SET TASK =>
Print the lines of the data below word for word, starting at the line that has "What distance from the viewpoint is (515,737)" and stopping after the line that has "Answer: 243". Leave the pictures out.

Records from a dataset:
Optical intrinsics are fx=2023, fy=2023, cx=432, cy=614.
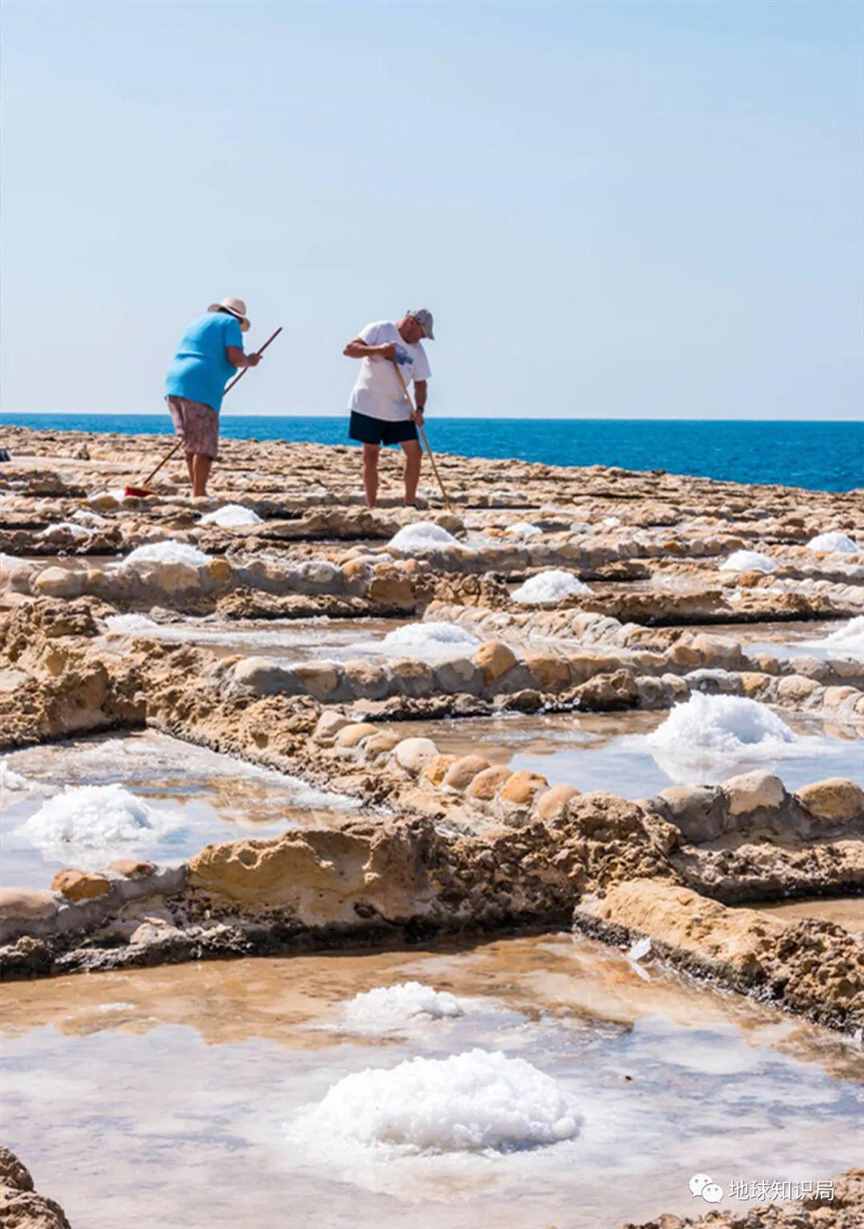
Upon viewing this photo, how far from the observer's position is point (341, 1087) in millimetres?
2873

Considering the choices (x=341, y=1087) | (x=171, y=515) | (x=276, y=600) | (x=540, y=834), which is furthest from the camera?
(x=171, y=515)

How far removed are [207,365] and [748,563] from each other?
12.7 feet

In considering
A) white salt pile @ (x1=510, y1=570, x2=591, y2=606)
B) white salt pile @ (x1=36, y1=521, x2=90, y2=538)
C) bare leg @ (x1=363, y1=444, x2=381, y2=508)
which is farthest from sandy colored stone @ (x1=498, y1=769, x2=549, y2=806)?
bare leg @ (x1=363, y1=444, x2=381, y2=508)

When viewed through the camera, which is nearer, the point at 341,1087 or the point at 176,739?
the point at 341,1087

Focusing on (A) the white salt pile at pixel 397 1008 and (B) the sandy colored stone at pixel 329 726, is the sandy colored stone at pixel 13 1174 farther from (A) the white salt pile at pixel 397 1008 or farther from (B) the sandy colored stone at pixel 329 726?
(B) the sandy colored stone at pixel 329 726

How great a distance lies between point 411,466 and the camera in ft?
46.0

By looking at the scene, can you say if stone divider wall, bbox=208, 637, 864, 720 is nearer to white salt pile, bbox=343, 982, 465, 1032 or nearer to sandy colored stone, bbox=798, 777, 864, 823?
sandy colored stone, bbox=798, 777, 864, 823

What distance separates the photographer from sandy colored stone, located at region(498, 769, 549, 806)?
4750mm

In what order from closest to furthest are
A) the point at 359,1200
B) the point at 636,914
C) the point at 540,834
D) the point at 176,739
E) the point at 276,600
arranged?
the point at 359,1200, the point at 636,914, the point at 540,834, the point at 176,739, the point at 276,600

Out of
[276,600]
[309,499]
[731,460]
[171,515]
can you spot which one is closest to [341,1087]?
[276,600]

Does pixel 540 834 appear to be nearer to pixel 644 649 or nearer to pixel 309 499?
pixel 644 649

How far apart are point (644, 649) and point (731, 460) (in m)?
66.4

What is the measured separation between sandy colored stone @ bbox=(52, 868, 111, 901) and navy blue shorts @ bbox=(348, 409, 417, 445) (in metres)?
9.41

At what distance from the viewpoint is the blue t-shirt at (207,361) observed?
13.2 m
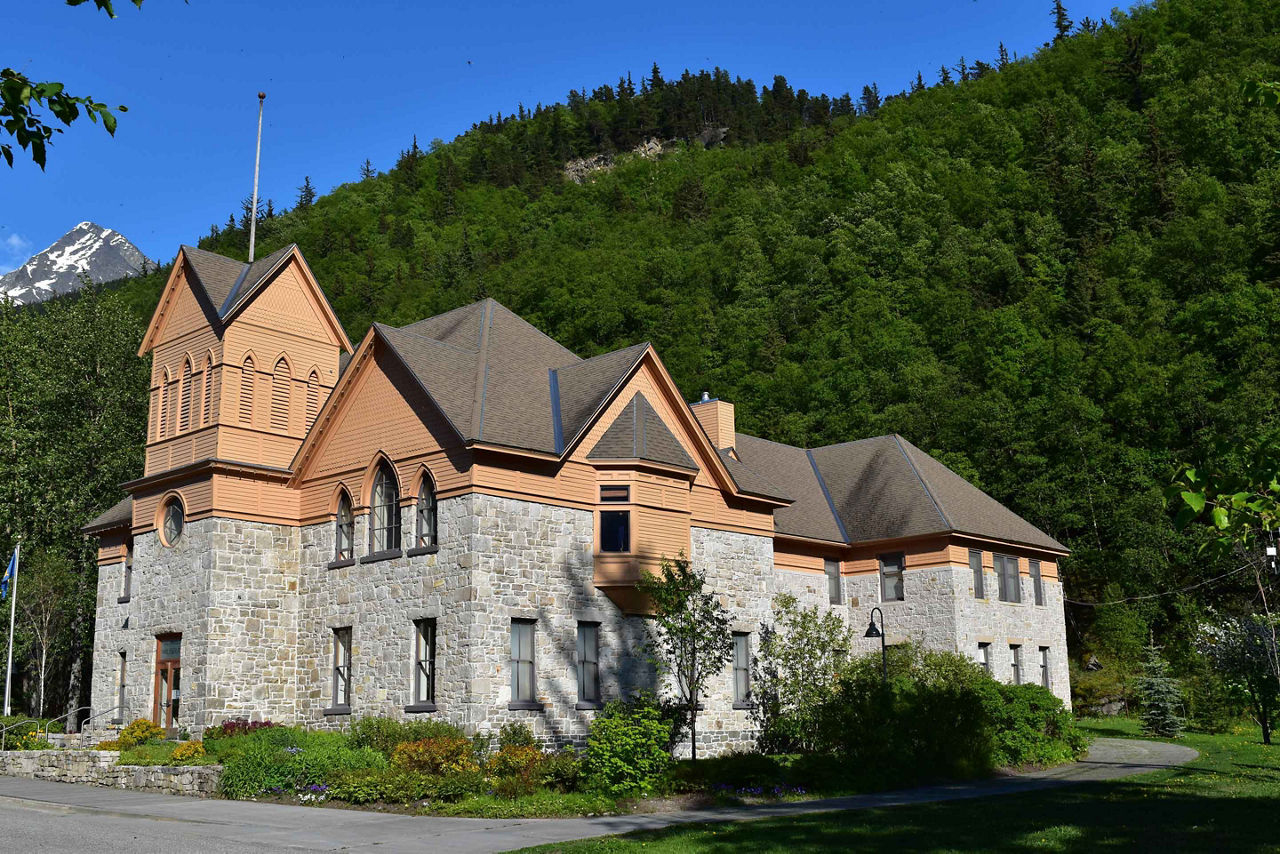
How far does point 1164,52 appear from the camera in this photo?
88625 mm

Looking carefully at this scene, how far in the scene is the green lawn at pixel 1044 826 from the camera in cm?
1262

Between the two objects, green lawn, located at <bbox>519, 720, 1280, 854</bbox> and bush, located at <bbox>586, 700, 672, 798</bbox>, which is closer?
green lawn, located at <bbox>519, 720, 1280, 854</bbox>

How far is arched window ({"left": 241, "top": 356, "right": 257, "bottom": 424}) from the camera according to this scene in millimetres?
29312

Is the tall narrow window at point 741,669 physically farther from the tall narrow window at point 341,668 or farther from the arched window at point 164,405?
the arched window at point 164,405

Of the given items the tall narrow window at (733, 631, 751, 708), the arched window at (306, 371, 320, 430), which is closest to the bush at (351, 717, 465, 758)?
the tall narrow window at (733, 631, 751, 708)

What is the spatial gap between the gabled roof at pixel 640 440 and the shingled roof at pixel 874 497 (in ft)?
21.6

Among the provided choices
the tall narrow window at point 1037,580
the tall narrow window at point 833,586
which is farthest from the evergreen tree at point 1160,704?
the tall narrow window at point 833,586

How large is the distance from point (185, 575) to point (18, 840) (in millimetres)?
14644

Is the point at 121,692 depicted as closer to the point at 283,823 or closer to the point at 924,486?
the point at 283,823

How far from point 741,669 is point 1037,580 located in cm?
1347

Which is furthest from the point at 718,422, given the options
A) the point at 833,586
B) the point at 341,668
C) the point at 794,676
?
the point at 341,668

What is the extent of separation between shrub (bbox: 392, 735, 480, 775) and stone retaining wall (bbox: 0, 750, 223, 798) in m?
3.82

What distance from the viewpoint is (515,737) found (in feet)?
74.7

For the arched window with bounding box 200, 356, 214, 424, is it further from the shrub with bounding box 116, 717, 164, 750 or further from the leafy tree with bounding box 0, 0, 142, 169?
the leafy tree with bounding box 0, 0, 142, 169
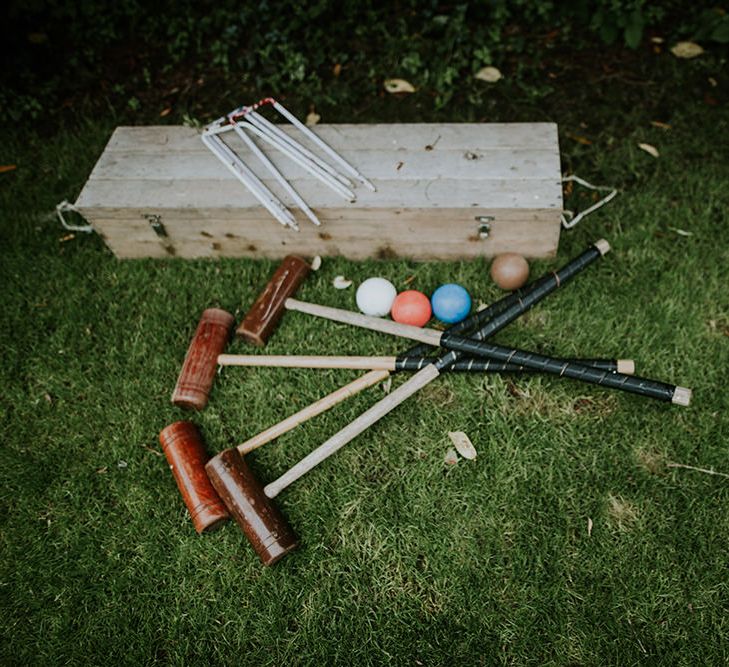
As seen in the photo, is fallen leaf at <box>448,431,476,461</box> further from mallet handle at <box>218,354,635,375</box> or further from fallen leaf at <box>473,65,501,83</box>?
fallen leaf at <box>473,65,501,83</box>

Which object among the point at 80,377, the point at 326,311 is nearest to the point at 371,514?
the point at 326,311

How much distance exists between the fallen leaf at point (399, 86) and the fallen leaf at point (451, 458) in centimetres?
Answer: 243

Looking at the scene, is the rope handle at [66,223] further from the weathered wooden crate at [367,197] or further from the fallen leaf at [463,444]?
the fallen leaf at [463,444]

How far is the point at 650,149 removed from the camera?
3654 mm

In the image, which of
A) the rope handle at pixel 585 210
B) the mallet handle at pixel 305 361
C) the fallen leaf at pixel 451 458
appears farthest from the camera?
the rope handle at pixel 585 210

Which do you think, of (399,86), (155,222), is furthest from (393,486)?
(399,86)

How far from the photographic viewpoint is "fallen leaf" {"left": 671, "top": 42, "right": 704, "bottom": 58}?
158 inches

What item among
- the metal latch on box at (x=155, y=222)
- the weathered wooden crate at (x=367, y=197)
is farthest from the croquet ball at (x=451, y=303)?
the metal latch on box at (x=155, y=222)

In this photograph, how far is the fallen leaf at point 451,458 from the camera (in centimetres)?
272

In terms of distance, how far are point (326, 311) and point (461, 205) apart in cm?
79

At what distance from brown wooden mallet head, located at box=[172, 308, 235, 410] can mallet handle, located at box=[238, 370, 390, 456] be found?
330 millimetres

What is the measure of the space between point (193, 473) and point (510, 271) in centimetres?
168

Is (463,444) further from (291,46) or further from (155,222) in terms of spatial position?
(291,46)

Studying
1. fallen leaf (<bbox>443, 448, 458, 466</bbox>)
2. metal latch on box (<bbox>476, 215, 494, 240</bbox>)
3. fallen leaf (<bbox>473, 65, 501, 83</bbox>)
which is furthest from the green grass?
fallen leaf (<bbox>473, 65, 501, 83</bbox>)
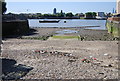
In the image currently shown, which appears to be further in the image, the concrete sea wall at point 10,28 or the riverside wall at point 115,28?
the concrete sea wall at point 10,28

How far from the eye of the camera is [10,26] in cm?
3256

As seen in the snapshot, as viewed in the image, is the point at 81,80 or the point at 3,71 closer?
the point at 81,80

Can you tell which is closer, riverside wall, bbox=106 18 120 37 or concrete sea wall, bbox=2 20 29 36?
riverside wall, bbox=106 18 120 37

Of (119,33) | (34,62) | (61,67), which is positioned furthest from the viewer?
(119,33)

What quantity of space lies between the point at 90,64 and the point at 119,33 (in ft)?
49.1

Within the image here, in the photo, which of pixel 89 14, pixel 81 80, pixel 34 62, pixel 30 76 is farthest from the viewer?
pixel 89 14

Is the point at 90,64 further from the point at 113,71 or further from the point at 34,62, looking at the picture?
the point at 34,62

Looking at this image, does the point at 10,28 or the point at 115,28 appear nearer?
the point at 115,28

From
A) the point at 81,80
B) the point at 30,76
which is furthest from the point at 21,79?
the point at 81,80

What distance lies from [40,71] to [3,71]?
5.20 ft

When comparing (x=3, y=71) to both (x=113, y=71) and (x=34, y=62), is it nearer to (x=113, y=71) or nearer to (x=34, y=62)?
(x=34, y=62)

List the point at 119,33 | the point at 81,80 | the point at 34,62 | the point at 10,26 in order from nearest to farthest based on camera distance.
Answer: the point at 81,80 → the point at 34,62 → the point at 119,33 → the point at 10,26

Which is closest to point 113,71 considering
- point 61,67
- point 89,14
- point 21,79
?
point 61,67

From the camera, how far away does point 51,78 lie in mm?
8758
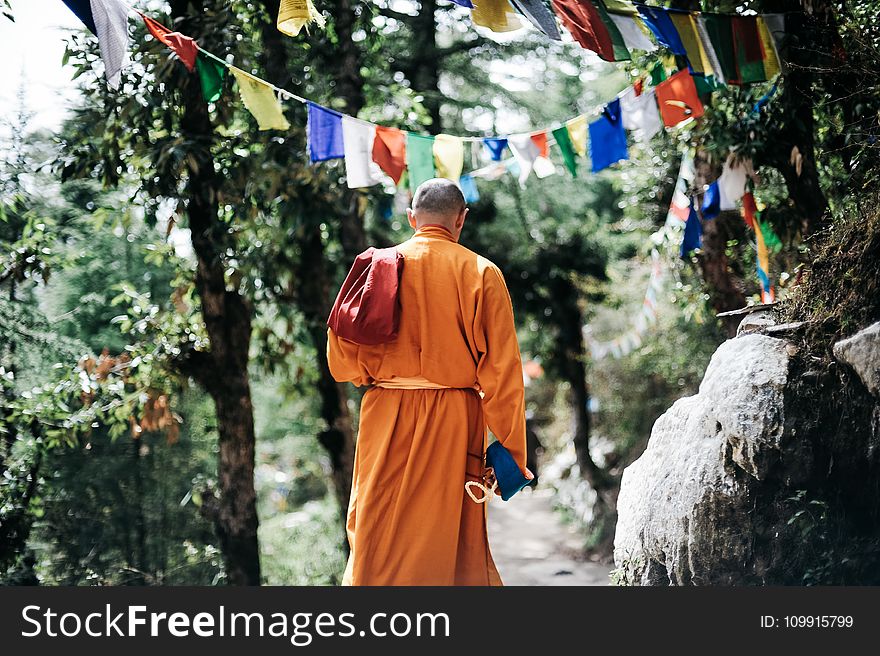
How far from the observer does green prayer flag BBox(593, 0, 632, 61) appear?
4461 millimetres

SOLUTION =>
What distance from the viewpoint is (515,737) found (in feet)?
74.7

For the arched window with bounding box 200, 356, 214, 424, is it further from the shrub with bounding box 116, 717, 164, 750 or further from the leafy tree with bounding box 0, 0, 142, 169?
the leafy tree with bounding box 0, 0, 142, 169
As seen in the photo, is fallen leaf at <box>448,431,476,461</box> further from mallet handle at <box>218,354,635,375</box> or further from fallen leaf at <box>473,65,501,83</box>?
fallen leaf at <box>473,65,501,83</box>

Which object among the point at 80,377, the point at 326,311 is nearest to the point at 371,514?
the point at 326,311

How much distance exists between the fallen leaf at point (399, 86) and the fallen leaf at point (451, 458) in centimetres?
Answer: 243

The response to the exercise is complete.